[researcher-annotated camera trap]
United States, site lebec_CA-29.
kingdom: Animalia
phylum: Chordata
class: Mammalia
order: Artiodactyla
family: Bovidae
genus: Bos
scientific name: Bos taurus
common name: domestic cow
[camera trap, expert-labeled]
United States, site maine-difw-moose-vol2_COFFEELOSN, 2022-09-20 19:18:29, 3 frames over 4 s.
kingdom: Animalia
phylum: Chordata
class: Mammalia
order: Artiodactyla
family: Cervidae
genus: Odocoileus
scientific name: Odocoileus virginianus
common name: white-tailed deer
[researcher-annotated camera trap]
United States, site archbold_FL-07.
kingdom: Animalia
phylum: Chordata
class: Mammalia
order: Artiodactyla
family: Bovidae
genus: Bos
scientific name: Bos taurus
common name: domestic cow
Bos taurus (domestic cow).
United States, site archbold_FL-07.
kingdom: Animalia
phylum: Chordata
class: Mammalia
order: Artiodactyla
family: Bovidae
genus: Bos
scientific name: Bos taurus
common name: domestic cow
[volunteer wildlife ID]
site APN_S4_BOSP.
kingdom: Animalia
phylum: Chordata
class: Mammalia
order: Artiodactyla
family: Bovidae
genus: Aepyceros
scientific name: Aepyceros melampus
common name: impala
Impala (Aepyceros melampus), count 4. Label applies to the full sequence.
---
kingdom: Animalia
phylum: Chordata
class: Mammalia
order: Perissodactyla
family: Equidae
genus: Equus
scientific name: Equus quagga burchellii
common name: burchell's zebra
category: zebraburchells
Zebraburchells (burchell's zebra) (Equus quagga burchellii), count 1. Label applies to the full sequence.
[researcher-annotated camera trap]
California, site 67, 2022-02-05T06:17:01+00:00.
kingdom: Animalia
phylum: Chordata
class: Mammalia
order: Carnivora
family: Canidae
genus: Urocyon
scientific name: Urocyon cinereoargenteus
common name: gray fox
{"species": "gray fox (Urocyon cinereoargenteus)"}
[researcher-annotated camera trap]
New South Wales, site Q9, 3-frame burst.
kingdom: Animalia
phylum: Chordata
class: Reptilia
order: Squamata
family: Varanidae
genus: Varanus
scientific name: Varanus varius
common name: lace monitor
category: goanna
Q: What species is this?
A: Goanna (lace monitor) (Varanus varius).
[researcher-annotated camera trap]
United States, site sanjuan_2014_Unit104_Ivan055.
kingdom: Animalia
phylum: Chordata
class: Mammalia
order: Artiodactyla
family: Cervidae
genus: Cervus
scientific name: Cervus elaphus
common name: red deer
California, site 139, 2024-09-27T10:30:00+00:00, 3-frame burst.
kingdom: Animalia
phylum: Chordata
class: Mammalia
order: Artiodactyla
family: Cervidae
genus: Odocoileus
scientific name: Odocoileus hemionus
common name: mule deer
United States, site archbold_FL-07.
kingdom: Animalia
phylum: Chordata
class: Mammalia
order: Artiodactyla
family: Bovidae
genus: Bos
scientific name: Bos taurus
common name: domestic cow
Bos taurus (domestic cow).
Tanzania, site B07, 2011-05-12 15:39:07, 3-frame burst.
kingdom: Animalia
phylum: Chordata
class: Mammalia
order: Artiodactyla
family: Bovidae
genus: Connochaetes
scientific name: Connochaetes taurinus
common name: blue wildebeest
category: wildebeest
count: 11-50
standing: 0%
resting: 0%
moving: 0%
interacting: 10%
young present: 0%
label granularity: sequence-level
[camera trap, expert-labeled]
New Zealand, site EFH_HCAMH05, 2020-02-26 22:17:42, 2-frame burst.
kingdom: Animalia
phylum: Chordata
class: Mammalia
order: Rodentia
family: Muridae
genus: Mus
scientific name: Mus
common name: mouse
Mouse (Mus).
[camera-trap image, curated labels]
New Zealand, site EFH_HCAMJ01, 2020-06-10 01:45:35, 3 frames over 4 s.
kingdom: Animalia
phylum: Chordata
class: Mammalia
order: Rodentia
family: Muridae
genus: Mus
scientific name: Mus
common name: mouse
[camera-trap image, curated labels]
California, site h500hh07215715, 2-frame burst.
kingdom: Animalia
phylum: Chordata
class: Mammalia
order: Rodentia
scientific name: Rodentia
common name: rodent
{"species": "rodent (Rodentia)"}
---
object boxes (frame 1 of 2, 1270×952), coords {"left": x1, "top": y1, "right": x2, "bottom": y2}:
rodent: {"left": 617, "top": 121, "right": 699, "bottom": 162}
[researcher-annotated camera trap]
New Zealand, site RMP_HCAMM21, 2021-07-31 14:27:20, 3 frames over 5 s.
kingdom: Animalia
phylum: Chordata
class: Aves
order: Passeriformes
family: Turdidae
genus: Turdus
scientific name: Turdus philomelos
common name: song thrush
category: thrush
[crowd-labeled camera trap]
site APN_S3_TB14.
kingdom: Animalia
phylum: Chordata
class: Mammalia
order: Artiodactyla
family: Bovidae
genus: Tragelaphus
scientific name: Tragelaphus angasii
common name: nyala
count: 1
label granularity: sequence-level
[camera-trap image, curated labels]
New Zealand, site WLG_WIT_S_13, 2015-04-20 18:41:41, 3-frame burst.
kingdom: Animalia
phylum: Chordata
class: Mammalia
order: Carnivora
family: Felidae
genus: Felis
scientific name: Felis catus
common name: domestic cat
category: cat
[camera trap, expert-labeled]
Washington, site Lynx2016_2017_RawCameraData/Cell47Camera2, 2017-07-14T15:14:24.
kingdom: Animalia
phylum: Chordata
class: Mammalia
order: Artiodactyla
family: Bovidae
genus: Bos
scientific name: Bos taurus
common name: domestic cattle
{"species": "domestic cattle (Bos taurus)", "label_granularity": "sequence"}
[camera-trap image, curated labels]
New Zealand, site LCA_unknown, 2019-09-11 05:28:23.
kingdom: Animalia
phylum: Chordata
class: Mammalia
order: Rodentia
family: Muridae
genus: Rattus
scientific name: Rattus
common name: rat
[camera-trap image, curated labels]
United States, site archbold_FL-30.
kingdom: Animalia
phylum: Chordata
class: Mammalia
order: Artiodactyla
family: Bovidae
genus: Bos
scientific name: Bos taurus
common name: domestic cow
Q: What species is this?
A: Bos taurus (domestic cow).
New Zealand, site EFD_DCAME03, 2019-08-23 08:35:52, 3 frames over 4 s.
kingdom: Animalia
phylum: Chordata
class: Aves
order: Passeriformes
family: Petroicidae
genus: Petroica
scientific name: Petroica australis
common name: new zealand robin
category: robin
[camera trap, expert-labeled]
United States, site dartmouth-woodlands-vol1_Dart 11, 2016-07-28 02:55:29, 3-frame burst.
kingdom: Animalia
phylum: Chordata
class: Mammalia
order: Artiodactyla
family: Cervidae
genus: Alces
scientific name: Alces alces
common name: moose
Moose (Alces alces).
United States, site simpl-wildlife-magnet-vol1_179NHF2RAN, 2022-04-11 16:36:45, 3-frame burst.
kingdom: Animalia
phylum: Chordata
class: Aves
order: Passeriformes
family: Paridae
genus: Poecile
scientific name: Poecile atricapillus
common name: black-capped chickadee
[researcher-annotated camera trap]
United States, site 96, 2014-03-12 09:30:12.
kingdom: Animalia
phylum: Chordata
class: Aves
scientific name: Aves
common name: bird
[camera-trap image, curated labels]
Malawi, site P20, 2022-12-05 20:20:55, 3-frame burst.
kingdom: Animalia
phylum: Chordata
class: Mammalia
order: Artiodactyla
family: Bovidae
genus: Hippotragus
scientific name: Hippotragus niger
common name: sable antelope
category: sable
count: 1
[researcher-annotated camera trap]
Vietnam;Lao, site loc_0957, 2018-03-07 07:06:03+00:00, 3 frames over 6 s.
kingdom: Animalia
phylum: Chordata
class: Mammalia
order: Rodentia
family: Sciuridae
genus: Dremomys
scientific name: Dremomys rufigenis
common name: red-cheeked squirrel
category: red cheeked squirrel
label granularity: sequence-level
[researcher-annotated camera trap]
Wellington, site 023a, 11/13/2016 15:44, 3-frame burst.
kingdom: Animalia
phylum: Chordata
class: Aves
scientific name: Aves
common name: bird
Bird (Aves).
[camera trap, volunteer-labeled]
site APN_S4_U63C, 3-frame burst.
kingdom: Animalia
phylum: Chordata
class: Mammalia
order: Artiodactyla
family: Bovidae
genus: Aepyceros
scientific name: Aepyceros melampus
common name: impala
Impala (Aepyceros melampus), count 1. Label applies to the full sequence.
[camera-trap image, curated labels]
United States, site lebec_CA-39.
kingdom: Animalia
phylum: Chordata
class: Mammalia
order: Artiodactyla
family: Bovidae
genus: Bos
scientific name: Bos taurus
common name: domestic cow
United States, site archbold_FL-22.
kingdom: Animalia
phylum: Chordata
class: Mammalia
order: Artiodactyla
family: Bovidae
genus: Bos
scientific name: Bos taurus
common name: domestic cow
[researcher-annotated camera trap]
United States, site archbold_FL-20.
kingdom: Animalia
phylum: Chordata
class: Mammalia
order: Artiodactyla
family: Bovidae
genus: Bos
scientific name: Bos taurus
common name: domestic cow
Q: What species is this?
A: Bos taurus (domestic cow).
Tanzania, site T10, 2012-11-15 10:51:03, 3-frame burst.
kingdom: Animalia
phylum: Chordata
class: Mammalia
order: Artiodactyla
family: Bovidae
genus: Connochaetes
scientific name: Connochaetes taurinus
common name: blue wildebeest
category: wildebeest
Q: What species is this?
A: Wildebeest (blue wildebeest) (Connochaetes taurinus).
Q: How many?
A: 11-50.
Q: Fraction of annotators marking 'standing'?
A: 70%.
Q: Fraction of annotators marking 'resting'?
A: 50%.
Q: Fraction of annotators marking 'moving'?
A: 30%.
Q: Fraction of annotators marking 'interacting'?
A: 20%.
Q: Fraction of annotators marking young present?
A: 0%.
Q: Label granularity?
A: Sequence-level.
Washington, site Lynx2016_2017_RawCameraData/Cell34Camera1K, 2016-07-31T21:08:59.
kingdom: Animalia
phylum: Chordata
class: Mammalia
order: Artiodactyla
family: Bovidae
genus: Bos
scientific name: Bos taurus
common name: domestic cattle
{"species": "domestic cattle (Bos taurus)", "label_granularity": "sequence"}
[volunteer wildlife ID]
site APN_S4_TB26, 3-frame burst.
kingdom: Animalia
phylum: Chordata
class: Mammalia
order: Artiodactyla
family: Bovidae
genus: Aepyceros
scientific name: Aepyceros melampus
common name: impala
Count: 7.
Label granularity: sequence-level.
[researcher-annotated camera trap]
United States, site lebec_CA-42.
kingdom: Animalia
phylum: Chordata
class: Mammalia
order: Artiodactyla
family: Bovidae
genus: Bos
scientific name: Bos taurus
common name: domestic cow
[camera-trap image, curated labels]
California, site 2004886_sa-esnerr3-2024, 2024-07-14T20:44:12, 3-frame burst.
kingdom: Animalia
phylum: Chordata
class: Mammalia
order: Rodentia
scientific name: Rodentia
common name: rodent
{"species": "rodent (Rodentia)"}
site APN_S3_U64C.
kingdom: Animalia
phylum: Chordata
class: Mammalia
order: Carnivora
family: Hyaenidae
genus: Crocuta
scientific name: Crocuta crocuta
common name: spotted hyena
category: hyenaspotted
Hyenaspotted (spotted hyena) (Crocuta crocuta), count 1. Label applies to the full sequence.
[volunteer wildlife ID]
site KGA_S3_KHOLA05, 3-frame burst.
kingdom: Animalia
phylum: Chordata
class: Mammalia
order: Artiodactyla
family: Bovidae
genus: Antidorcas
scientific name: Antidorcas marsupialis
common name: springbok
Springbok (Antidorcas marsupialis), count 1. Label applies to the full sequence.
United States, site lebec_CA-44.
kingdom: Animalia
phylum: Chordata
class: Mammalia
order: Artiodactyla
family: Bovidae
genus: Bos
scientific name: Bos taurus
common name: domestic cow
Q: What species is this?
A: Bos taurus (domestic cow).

#### YOUR GOAL
Look back at the entries above. Retype the line with "category: thrush", the line with "scientific name: Petroica australis", and all lines in between.

#### SOLUTION
category: thrush
[crowd-labeled camera trap]
site APN_S3_TB14.
kingdom: Animalia
phylum: Chordata
class: Mammalia
order: Artiodactyla
family: Bovidae
genus: Tragelaphus
scientific name: Tragelaphus angasii
common name: nyala
count: 1
label granularity: sequence-level
[camera-trap image, curated labels]
New Zealand, site WLG_WIT_S_13, 2015-04-20 18:41:41, 3-frame burst.
kingdom: Animalia
phylum: Chordata
class: Mammalia
order: Carnivora
family: Felidae
genus: Felis
scientific name: Felis catus
common name: domestic cat
category: cat
[camera trap, expert-labeled]
Washington, site Lynx2016_2017_RawCameraData/Cell47Camera2, 2017-07-14T15:14:24.
kingdom: Animalia
phylum: Chordata
class: Mammalia
order: Artiodactyla
family: Bovidae
genus: Bos
scientific name: Bos taurus
common name: domestic cattle
{"species": "domestic cattle (Bos taurus)", "label_granularity": "sequence"}
[camera-trap image, curated labels]
New Zealand, site LCA_unknown, 2019-09-11 05:28:23.
kingdom: Animalia
phylum: Chordata
class: Mammalia
order: Rodentia
family: Muridae
genus: Rattus
scientific name: Rattus
common name: rat
[camera-trap image, curated labels]
United States, site archbold_FL-30.
kingdom: Animalia
phylum: Chordata
class: Mammalia
order: Artiodactyla
family: Bovidae
genus: Bos
scientific name: Bos taurus
common name: domestic cow
Q: What species is this?
A: Bos taurus (domestic cow).
New Zealand, site EFD_DCAME03, 2019-08-23 08:35:52, 3 frames over 4 s.
kingdom: Animalia
phylum: Chordata
class: Aves
order: Passeriformes
family: Petroicidae
genus: Petroica
scientific name: Petroica australis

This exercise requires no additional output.